Chissà da dove vengono questi ragazzi per sapere tutte queste cose, pensò.

Erano tornati dalla cantina con due intere scatole di lampadine e si erano già messi al lavoro. Jan stava in equilibrio su una delle sedie rotte sostenuto da Niko e Axel. Avvitava la lampadina al cavo cercando di non perdere l'equilibrio e cadere rovinosamente a terra. Katja si sarebbe fatta delle grandi risate e glielo avrebbe rinfacciato per anni interi. Avvitata la lampadina, scese cautamente dalla sedia traballante e fece cenno a Jasmina di provare ad accendere la luce.
A loro sorpresa, la lampadina si accese. Jan sorrise. Grazie al cielo i cavi, apparentemente, non erano rovinati.

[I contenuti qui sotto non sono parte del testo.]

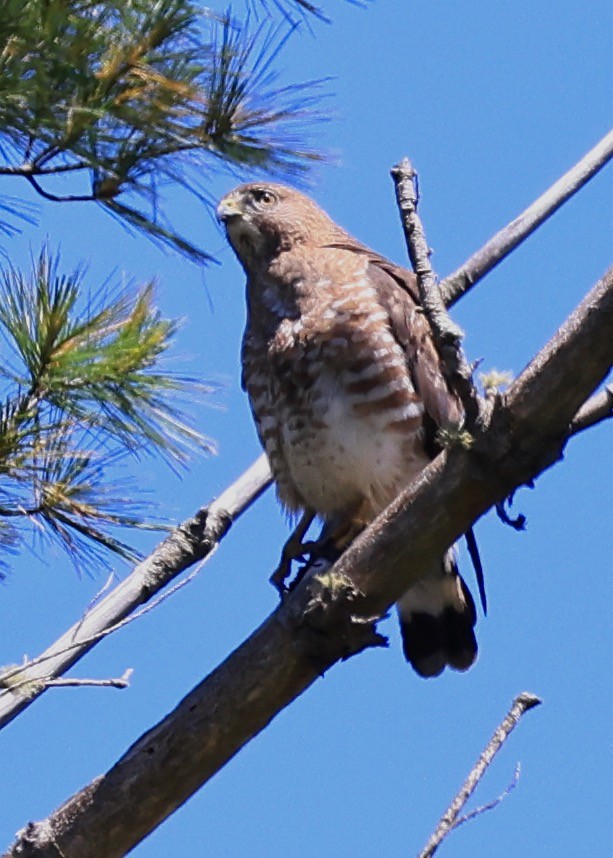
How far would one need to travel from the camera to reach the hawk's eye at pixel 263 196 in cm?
444

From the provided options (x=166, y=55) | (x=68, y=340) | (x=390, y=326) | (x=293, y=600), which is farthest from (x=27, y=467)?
(x=390, y=326)

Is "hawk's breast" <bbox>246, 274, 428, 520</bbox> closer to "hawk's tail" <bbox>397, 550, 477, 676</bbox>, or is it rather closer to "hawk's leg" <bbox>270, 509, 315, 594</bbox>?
"hawk's leg" <bbox>270, 509, 315, 594</bbox>

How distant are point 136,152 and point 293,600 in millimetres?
1078

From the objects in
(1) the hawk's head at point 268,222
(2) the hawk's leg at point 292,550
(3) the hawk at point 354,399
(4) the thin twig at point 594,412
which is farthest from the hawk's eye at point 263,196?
(4) the thin twig at point 594,412

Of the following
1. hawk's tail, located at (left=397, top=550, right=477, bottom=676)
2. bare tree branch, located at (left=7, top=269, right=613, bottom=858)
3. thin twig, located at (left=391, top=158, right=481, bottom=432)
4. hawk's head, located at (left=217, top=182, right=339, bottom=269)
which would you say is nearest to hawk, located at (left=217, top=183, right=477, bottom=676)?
hawk's tail, located at (left=397, top=550, right=477, bottom=676)

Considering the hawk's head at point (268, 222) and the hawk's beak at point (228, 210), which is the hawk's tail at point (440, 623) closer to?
the hawk's head at point (268, 222)

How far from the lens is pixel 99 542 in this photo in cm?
311

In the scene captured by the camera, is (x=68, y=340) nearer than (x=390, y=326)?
Yes

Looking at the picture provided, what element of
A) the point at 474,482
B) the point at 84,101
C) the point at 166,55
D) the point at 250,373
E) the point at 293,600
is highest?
the point at 250,373

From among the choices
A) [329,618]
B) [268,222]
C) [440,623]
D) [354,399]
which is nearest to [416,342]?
[354,399]

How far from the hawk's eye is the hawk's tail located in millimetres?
1417

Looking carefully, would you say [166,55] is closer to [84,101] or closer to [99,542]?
[84,101]

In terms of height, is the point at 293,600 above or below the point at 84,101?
below

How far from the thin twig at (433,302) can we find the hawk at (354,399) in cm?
118
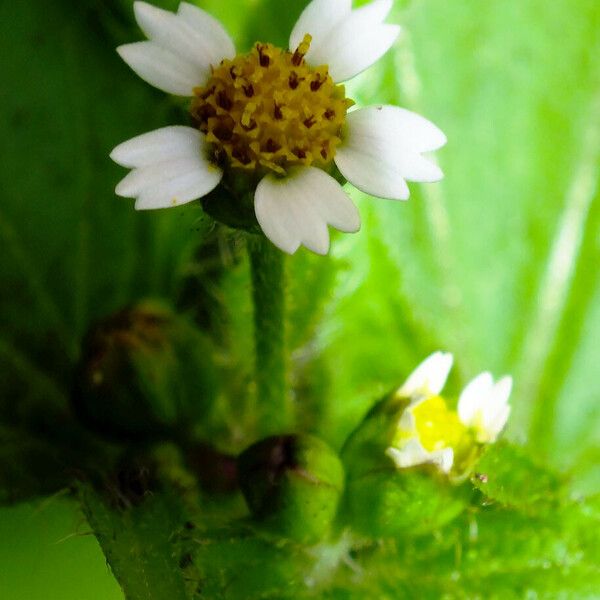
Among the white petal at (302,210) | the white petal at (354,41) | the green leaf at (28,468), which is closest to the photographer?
the white petal at (302,210)

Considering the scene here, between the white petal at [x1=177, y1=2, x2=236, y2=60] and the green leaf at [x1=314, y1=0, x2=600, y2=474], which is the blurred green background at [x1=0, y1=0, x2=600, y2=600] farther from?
the white petal at [x1=177, y1=2, x2=236, y2=60]

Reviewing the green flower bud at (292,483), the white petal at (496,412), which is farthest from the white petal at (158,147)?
the white petal at (496,412)

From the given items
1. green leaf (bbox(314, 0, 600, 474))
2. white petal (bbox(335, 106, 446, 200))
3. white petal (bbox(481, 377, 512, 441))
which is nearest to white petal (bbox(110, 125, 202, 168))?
white petal (bbox(335, 106, 446, 200))

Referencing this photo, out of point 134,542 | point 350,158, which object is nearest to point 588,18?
point 350,158

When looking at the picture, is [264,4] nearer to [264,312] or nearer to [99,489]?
[264,312]

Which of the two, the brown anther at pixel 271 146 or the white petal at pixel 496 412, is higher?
the brown anther at pixel 271 146

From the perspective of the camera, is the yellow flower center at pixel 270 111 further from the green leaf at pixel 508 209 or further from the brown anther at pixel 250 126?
the green leaf at pixel 508 209

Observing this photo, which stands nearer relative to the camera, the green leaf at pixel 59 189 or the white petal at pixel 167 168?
the white petal at pixel 167 168

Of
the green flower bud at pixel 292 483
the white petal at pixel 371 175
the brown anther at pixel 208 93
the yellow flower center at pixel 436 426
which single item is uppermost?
the brown anther at pixel 208 93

Kaya stava dall'altra parte della stanza. Li osservava. Li studiava. Erano ragazzi davvero particolari. Non aveva mai sentito un'aura così dolce, ma allo stesso tempo così affilata. Era questo il termine giusto da usare? Forse no. O forse sì. Non lo sapeva. Sapeva soltanto che quei ragazzi non erano ragazzi qualsiasi.
Da dove venivano? Dalle Terre Esterne? Ne dubitava. Sono delle terre pericolose. Un Umano senza Poteri Aurali non poteva sopravvivere da solo. Allora... da un'altra dimensione? No, dopo la guerra gli Angeli avevano chiuso tutte le connessioni con le altre dimensioni e gli altri mondi. E poi, secondo le informazioni riportate negli scritti, la gran parte di loro è disabitata, quindi questa possibilità è da escludere.

Chi sono questi ragazzi? Doveva scoprirlo, e intendeva farlo al più presto. A casa avrebbe consultato i vecchi grimori o le antiche pergamene in cerca di risposte.

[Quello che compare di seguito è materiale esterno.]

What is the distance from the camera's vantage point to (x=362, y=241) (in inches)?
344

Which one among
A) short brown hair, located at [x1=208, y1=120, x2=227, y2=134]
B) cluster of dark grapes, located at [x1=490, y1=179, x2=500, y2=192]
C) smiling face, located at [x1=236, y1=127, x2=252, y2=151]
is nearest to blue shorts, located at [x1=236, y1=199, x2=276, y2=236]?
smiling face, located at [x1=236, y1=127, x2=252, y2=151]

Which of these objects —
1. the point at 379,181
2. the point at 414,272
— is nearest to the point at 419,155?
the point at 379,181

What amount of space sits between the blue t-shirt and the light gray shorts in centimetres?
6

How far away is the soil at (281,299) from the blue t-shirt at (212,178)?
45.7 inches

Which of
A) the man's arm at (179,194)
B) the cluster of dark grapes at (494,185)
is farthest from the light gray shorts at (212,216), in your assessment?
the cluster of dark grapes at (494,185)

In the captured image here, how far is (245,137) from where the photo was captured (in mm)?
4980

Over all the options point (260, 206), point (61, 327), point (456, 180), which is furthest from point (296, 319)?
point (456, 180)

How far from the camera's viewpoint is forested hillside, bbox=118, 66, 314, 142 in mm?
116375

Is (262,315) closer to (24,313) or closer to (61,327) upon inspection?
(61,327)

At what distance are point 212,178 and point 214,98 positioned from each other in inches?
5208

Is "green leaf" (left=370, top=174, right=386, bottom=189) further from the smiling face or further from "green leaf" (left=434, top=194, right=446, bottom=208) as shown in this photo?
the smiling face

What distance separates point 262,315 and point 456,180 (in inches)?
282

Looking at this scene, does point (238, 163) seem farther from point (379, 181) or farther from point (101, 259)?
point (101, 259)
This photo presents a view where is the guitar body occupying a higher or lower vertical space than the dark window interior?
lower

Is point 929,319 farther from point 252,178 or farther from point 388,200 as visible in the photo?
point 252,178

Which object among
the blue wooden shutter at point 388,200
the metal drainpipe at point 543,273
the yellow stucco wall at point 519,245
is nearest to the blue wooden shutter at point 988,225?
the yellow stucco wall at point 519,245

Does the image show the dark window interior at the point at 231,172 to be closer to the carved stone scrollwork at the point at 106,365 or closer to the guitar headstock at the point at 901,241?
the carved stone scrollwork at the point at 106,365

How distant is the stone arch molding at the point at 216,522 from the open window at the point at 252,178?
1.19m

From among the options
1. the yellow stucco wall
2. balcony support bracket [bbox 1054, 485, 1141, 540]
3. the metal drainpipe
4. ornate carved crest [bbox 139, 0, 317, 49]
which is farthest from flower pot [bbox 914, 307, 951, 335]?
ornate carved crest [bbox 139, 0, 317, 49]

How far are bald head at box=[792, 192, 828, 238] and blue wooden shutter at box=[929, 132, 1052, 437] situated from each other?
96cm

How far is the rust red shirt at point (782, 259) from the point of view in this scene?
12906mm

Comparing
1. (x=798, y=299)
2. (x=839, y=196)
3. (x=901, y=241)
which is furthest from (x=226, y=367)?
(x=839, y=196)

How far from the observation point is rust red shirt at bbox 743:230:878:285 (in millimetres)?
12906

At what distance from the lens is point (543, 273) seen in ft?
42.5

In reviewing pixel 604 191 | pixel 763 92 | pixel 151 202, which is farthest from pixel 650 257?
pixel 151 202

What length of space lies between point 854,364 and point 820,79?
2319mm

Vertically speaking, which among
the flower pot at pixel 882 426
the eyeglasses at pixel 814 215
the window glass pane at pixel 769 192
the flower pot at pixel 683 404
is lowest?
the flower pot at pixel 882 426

"Con la luce accesa questa casa sembra ancora più disordinata. Che incubo." sbuffò Katja. "Ragazzi, vi dispiacerebbe ripulire il pavimento dalle cose rotte? Poi ci passeremo io e Jasmina con le scope e con l'acqua. E giù in cantina ho trovato degli stracci per ripulire le finestre. Sono luride."
"Poi, quando avrete finito, porterete la stufa quassù e la rimetteremo in sesto." finì Jasmina.
"Sissignora!" Niko si portò la mano destra sulla fronte, sbatté i talloni simulando un saluto militare e si mise a lavoro, seguito subito da Axel. Jan esitò, ubbidendo infine.

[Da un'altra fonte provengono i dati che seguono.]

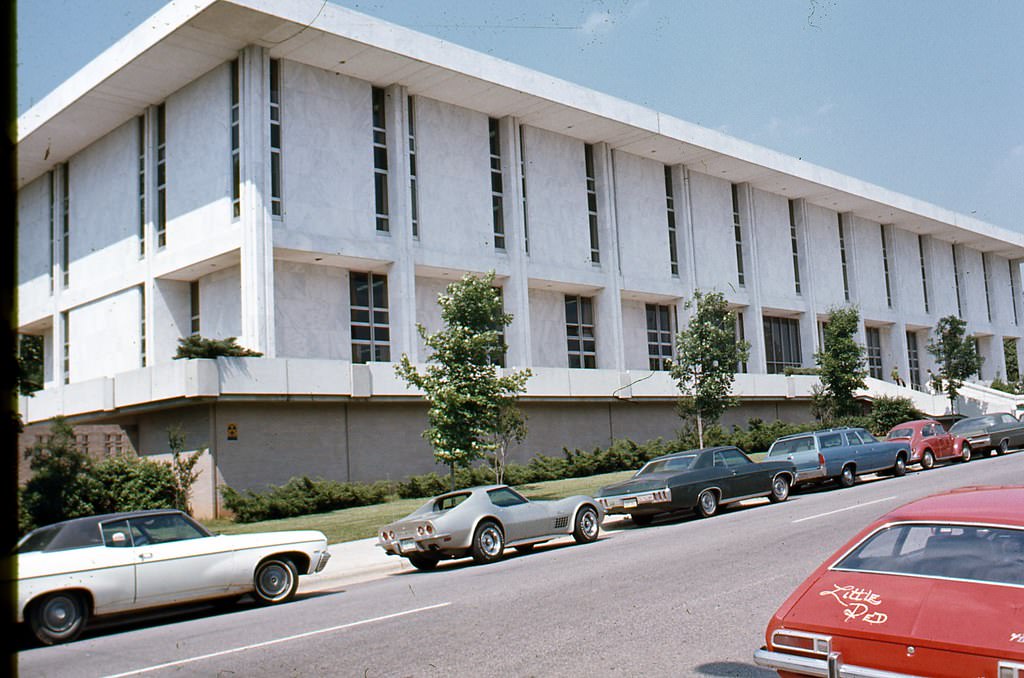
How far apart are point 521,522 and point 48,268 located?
37.2 metres

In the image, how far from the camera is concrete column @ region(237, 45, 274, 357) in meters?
32.1

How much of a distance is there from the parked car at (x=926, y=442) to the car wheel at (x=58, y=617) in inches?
900

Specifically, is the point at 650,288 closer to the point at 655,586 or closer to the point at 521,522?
the point at 521,522

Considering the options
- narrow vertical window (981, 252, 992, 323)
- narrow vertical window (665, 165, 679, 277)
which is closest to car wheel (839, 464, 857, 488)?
narrow vertical window (665, 165, 679, 277)

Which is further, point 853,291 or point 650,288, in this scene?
point 853,291

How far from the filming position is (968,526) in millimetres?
5363

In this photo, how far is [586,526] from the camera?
55.5 feet

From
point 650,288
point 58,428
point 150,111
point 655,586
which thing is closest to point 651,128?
point 650,288

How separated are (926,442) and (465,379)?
14.5 metres

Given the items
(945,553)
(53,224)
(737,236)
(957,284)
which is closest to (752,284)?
(737,236)

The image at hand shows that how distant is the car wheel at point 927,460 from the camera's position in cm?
2769

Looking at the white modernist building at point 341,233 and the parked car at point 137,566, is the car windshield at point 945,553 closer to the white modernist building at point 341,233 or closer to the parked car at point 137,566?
the parked car at point 137,566

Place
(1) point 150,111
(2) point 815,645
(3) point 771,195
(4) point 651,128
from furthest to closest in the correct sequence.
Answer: (3) point 771,195, (4) point 651,128, (1) point 150,111, (2) point 815,645

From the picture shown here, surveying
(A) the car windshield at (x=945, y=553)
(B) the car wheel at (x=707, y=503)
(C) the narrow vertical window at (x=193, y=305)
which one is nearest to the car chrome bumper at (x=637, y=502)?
(B) the car wheel at (x=707, y=503)
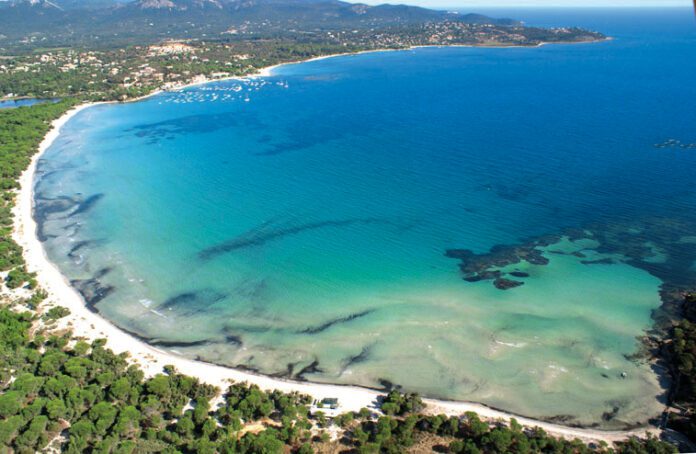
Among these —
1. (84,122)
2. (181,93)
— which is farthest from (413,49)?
(84,122)

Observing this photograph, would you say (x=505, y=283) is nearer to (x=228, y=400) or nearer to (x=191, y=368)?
(x=228, y=400)

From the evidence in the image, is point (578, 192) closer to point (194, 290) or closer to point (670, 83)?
point (194, 290)

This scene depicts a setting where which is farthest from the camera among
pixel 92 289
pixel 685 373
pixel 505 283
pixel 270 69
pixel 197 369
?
pixel 270 69

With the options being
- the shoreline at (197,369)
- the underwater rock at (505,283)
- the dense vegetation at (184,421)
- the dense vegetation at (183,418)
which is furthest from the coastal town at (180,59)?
the underwater rock at (505,283)

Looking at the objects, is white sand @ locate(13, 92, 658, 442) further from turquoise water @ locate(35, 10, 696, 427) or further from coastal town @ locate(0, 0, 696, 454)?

"Po-posso aiutare?" proferì di punto in bianco una leggera voce, quasi un sussurrìo.
I ragazzi si fermarono a studiare con un'espressione corrugata la principessa. Jarelyne fece un passo avanti e ripeté la frase con più sicurezza. Niko e Jasmina si guardarono scettici, Kaya osservava allibita la principessa, non aspettandosi... beh, niente di tutto questo.
Jan fu il primo a parlare. "Scusa se te lo dico così, ma... non ti sporcherai le mani, principessa?" Accentuò sulla parola principessa, facendo perdere la sicurezza a Jarelyne che abbassò sottomessa la testa. Giusto, era sempre una nobile. Dalle profondità della sua memoria emerse un ricordo, una frase che sentì dire spesso a corte: I nobili non si mischiano con la plebe.